Text passage: Begin
CAS was originally created as a forum to address private sports disputes. Most of its cases concern challenges to regulations or decisions by sport bodies, doping, or commercial matters related to employment and sponsorship, or general disciplinary matters. Human rights issues have come up in connection with the contractual rights of athletes or procedural failings of an individual arbitration. A handful of cases raised the issue of discrimination against certain athletes.
However, while human rights stand at the heart of those cases, the CAS is reluctant to factor human rights into its decisions, as the most recent decision in the Semenya case demonstrates. In its current setup, human rights are sidelined and the applicable CAS arbitration rules do not offer adequate human rights protection. As John Ruggie highlighted in his FIFA report, “CAS’ 300-plus arbitrators ... generally lack human rights expertise”. In addition, the impartiality of CAS arbitrators and the fairness of proceedings have been challenged in a number of cases before the European Court of Human Rights.
Beyond athletes, other potential victims of event-related human rights abuses do not have access to the CAS. For CAS to have jurisdiction, an arbitration agreement has to be in place between the disputing parties. This means the sports body and its counter-part member association, NOC, LOC, or other business partner can initiate arbitration proceedings at CAS. Who doesn’t this include that might have a need to bring a case based on a human rights violation? People who have been forcefully evicted to make room for event-related infrastructure, or workers in abusive and exploitative working conditions on event-related construction, for example. While national courts might be the more effective forum to deal with such cases, arbitration systems including that of CAS can resolve issues more quickly. The CAS even has an ad hoc division for the Olympic Games.
More generally, there is an ambivalence towards arbitration as a remedy mechanism for human rights cases. The greatest advantages associated with arbitration in the human rights context are its flexibility and international enforceability. For example, arbitrators and experts can be chosen by the parties to the dispute based on their knowledge and expertise, in this case on human rights. The greatest disadvantage comes from the non-transparent nature of arbitration, which runs counter to human rights being seen as matters of public concern. Arbitration proceedings can also be lengthy and costly, which is especially problematic since sports-related human rights abuses often hit the most marginalised groups in society – host communities, workers in construction, hospitality and supply chains.
Despite these concerns, the mere possibility of CAS arbitration for adverse human impacts associated with sport could indirectly have a positive impact on access to remedy for affected groups. To move from mere possibility to a reality that benefits people who have genuinely suffered, a few things need to start happening.
First, actors with the necessary legal standing are already able to act on behalf of those impacted, they just need to be willing to do so. More fundamentally, stakeholders and relevant organisations need to engage with CAS to build its capacity to consider the rights-based implications of its cases. Second, concrete measures need to be devised to overcome the current lack of rules and guidelines on how to procedurally deal with human rights matters, following the example of other arbitration institutions. A human rights filter could also be added to the current list of CAS arbitrators, to support affected parties in finding arbitrators with human rights expertise.
The time ahead requires collective efforts to explore the various entry points possible to improve access to remedy for all actors involved in sport. That includes building further momentum to ensure that CAS is positioned to play a constructive role in addressing sport and human rights realities.
Text passage: End
Data extract: Begin
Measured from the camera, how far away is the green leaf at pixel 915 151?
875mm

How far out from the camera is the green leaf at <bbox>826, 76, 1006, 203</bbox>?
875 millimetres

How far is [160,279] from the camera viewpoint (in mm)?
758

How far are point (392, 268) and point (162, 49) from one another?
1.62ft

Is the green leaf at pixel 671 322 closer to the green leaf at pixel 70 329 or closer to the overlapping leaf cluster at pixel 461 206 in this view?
Data extract: End
Task statement:
According to the text on CAS and human rights, what must be in place between the disputing parties for CAS to have jurisdiction? Answer from the text alone, not the data.

Output of the task:
An arbitration agreement.